**EXERCISE OBJECTIVE**
Without any of their pictures, return all of the records exactly.
··· DATA SUPPLIED
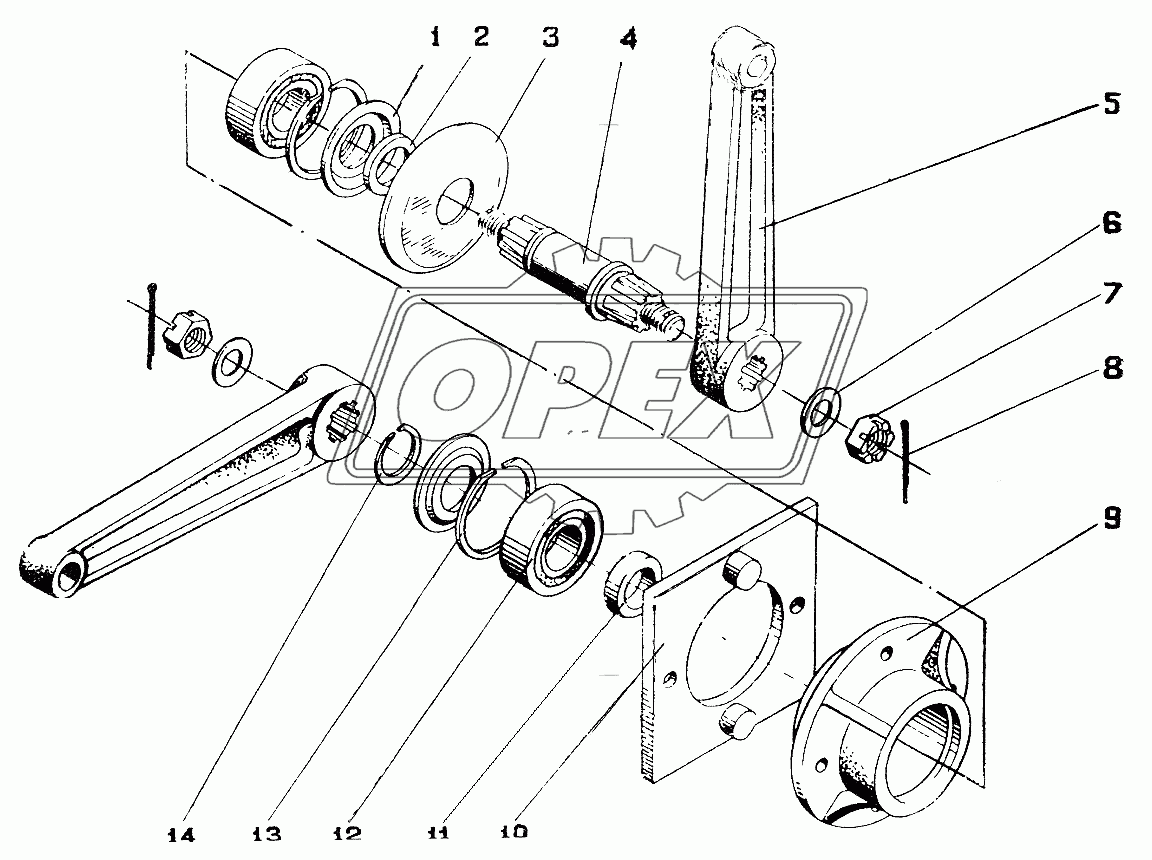 1 2 3 4 5 6 7 8 9

OPEX

14 13 12 11 10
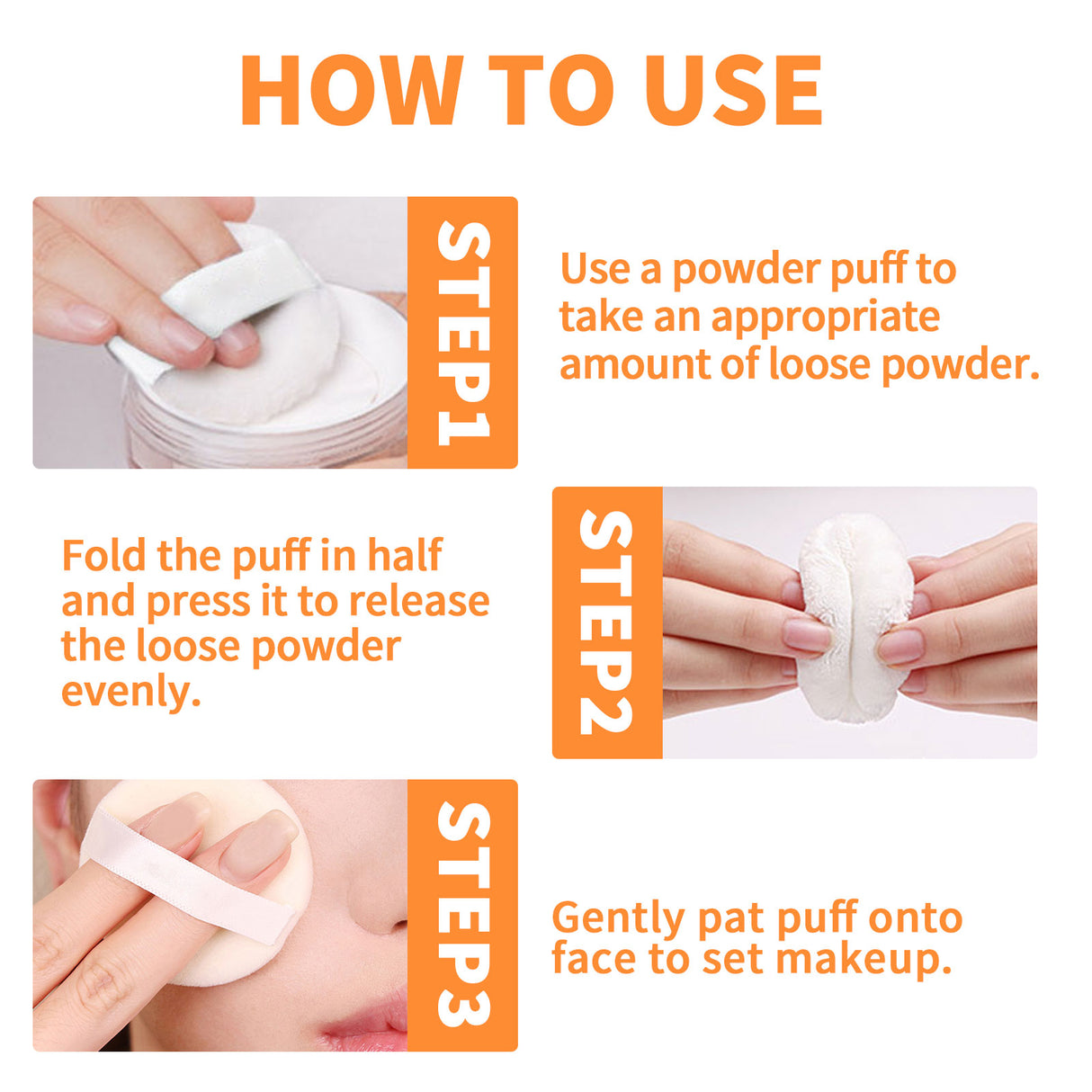 HOW TO USE

STEP1

Use a powder puff to take an appropriate amount of loose powder.

Fold the puff in half and press it to release the loose powder evenly.

STEP2

STEP3

Gently pat puff onto face to set makeup.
······
**OUTPUT OF THE EXERCISE**
 1 2 3 4 5 6 7 8 9

OPEX

14 13 12 11 10
 HOW TO USE

STEP1

Use a powder puff to take an appropriate amount of loose powder.

Fold the puff in half and press it to release the loose powder evenly.

STEP2

STEP3

Gently pat puff onto face to set makeup.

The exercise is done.